Oleh karenanya, keberlanjutan mengenai gagasan tersebut belum dapat dipastikan realisasinya meskipun kini telah menjabat sebagai Wakil Ketua KPK RI.
“Itu kan hanya opini, bukan aturan, tetapi pandangan [saya] sebagai akademisi tentunya bisa saja [direalisasikan]. Namun, bagaimana realisasinya tentunya nanti lihat aturan," katanya di Kompleks Istana Kepresidenan, Jumat (28/10/2022).
Untuk diketahui, keadilan restoratif memiliki arti bahwa dalam proses tersebut melibatkan semua pihak terkait, memperhatikan kebutuhan korban, ada pengakuan tentang kerugian dan kekerasan, reintegrasi dari pihak-pihak terkait ke dalam masyarakat, dan memotivasi serta mendorong para pelaku untuk mengambil tanggung jawab.
Lebih lanjut, Tanak juga berbicara mengenai komitmennya sebagai Wakil Ketua KPK yakni akan melaksanakan tugas sesuai peraturan perundang-undangan.
"Tentunya sama dengan komitmen teman-teman lain [di KPK], bagaimana bisa melaksanakan ketentuan peraturan perundang-undangan yang berlaku. Kalau kita mengatakan melaksanakan peraturan perundang-undangan yang berlaku, tentunya tidak akan melakukan hal-hal yang tidak diinginkan," ujarnya.
Baca Juga
Senada, Ketua KPK Firli Bahuri turut merespons gagasan keadilan restoratif yang disampaikan oleh Johanis. Dia menegaskan bahwa kerja KPK harus berlandaskan pada hukum yang berlaku.

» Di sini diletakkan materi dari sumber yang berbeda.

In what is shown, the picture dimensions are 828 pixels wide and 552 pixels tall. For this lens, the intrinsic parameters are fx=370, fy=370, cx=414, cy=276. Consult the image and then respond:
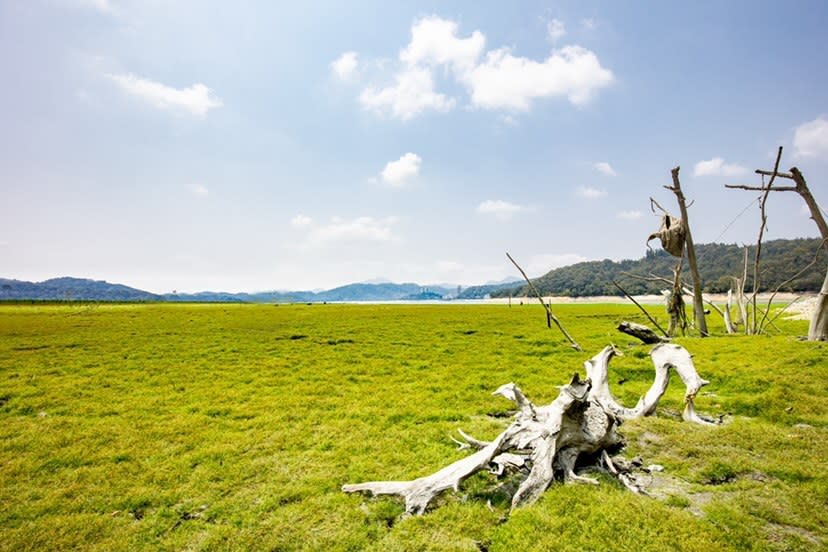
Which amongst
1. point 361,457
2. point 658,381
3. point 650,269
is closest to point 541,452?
point 361,457

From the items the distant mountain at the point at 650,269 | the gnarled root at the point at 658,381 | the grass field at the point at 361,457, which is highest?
the distant mountain at the point at 650,269

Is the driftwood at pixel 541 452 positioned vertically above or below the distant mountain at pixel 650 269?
below

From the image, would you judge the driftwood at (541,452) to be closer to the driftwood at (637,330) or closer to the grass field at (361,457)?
the grass field at (361,457)

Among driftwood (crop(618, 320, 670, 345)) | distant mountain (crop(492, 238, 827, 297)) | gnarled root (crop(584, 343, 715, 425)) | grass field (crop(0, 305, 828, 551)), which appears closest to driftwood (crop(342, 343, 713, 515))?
grass field (crop(0, 305, 828, 551))

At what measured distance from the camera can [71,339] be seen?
81.3 feet

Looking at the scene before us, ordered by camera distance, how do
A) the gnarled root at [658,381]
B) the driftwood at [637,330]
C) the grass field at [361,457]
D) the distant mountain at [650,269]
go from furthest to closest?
the distant mountain at [650,269]
the driftwood at [637,330]
the gnarled root at [658,381]
the grass field at [361,457]

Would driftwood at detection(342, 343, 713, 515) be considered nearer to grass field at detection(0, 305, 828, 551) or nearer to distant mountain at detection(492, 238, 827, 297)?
grass field at detection(0, 305, 828, 551)

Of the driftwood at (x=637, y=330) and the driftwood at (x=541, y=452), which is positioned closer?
the driftwood at (x=541, y=452)

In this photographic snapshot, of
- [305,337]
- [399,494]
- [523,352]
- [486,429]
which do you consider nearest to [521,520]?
[399,494]

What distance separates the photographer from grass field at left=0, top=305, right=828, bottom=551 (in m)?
4.72

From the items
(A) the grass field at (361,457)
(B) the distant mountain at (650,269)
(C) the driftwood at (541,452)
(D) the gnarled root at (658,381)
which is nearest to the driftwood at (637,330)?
(D) the gnarled root at (658,381)

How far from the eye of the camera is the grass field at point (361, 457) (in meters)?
4.72

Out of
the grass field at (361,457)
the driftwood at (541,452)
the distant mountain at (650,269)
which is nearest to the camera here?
the grass field at (361,457)

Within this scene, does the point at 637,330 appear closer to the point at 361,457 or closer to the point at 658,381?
the point at 658,381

"Pada prinsipnya, kami harus memegang teguh tujuan penegakan hukum. Tujuan penegakan hukum itu antara lain pertama kami harus memberikan kepastian hukum itu sendiri. Kedua kita harus mewujudkan keadilan. Dan ketiga menimbulkan kemanfaatan," tuturnya.
Meskipun begitu, Firli mengaku akan selalu bersikap terbuka dengan semua pendapat yang disampaikan. Namun, dia mengingatkan ada aturan hukum yang harus dipatuhi.
"Kalaupun ada hal-hal lain pendapat itu bisa-bisa saja dibahas, tetapi tetap saja kami berpedoman kepada asas bahwa tidak ada sesuatu yang bisa kami laksanakan, kecuali karena ketentuan prosedur mekanisme dan syarat yang diatur peraturan perundang-undangan," pungkas Firli.